__BRANO DA LEGGERE__:
----------

La legge sugli incentivi alle aziende che assumono donne non si applica alla Calabria, che pure ha un tasso di occupazione femminile al 31 per cento. Un caso che deve servire da monito per il futuro. Se gli indicatori utilizzati per ripartire gli stanziamenti per le politiche sociali e del lavoro si basano solo sulla disoccupazione, in alcune fasi potrebbero essere penalizzati proprio i segmenti più deboli sul mercato del lavoro. Costruire o individuare l’indicatore adeguato a misurare un fenomeno è difficile, ancora più complesso è costruirne uno sensibile al genere.

L’Italia è un paese che per le donne presenta ancora barriere elevate all’accesso al lavoro. Particolarmente critica è la situazione del Mezzogiorno. Qui i tassi di occupazione femminili superano di poco il 30 per cento, un’incidenza pari a circa la metà di quella degli uomini residenti in queste stesse regioni. Peraltro, i tassi di occupazione italiani riflettono i vincoli dettati dal ruolo ricoperto dalle donne all’interno della famiglia: si passa dall’83,8 per cento per le single da 35 a 44 anni al 56,4 per cento e delle donne in coppia con figli, fino al 38,8 per cento delle donne in coppia con tre figli o più.

----------

__ESTRATTO DEI DATI__:
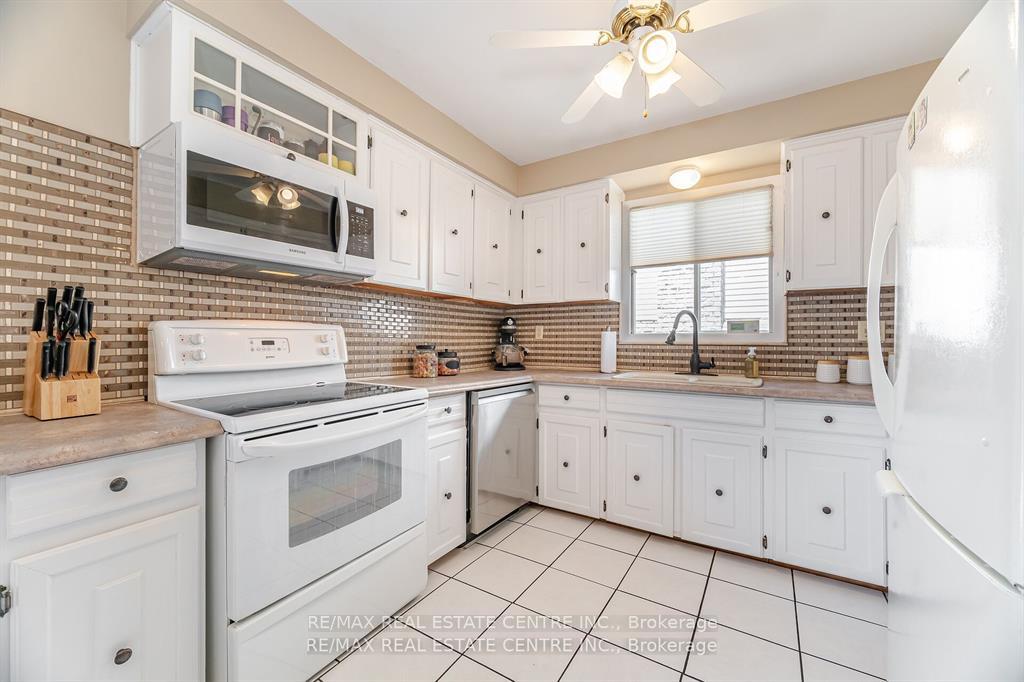 Photo 13 of 583 Moorelands Crescent, Milton, Timberlea — HOMEH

----------

__DOMANDE__:
- 1) Secondo il brano sull'occupazione femminile in Italia, qual è il tasso di occupazione delle donne in coppia con tre figli o più?
- 2) Continua il brano sull'occupazione femminile in Italia dopo la sua ultima frase.

__RISPOSTE__:
- 1) Il 38,8 per cento.

- 2)
IL CASO DELLA CALABRIA

Già dallo scorso anno scorso sono stati previsti incentivi per le imprese che avessero assunto donne. Ma la legge si applica soltanto alle aree definite “svantaggiate” a livello europeo: in base al regolamento n. 2204/2002 della Commissione europea è “svantaggiata” la regione in cui il tasso medio di disoccupazione superi il 100 per cento della media comunitaria da almeno due anni e dove la disoccupazione femminile abbia superato il 150 per cento del tasso di disoccupazione maschile dell’area considerata in almeno due degli ultimi tre anni.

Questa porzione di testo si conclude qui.